══ SUPPLIED PASSAGE
Reuters reports the Europeans who dominate the $107 billion-a-year global farmed salmon market are warily watching the pending U.S. approval of the AquaBounty superfish (which could happen this summer).
It’s an interesting angle on the genetically modified salmon debate because it exposes the vested interests behind some of the opposition to AquaBounty’s fast-growing transgenic fish.
The story doesn’t address larger, philosophical and scientific concerns about tweaking nature to suit our ever-growing appetite. But it does note that most of Europe opposes genetically modified foods (A European Commission survey found 77 percent of Europeans oppose GM food of any kind). And it has a killer quote:
“We don’t have any monster pigs in Europe, or monster cows, and there’s no need for such a salmon,” said Geir Isaksen, the chief executive at big Norwegian fish farmer Cermaq.
But Norwegian Atlantic salmon producers supplied 65 percent of the world’s farmed salmon in 2010, so it makes sense they might feel threatened by a new species that grows twice as fast as theirs. From Reuters:
“If it (GM salmon) becomes a big thing, it’s clearly negative for the existing salmon farmers,” said Dag Sletmo, an analyst at Oslo investment bank ABG Sundal Collier.
Sletmo said salmon has become a global commodity whose prices could tumble if genetic tinkering boosts supply while puncturing demand in core markets like Europe, where sentiment runs high against GM food.
════
WORK TO BE COMPLETED: In the passage on farmed salmon, what share of the world's farmed salmon did Norwegian Atlantic salmon producers supply in 2010? The saved data entries are separate material, unrelated to the passage on farmed salmon.
══ RECORD EXTRACTS
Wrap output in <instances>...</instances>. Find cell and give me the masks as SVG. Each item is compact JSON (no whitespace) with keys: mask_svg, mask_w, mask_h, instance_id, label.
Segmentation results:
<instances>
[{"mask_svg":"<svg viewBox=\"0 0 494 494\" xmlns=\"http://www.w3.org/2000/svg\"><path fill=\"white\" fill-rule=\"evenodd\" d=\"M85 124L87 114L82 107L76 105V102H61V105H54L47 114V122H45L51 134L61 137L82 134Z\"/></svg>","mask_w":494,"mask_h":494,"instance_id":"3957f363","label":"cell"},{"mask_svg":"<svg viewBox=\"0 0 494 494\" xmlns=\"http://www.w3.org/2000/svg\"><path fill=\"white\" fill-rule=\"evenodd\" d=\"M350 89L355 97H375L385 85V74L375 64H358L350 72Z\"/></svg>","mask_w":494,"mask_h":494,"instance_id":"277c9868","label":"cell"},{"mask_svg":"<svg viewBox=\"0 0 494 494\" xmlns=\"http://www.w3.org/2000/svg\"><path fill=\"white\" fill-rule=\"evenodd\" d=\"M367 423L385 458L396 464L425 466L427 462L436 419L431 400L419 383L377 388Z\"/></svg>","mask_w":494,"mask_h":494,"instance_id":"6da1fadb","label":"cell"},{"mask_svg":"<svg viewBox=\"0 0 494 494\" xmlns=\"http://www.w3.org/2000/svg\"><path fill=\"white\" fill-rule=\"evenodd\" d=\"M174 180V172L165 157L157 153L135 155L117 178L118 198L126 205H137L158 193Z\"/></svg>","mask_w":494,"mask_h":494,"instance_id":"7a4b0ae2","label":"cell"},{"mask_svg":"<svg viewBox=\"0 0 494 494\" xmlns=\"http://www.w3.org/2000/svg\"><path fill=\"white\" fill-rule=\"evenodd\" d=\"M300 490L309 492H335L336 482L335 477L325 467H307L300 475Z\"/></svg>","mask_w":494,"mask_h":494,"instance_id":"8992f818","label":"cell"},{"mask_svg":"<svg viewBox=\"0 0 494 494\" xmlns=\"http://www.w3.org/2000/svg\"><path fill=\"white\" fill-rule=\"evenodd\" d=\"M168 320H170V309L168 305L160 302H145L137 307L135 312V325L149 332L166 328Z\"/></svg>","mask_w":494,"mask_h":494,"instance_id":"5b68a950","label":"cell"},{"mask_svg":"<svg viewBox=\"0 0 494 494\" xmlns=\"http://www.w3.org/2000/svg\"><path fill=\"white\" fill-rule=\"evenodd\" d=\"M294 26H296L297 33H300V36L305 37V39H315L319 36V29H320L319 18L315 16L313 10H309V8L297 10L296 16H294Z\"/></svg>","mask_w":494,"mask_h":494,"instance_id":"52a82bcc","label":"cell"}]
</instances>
════
WRITTEN RESPONSE: 65 percent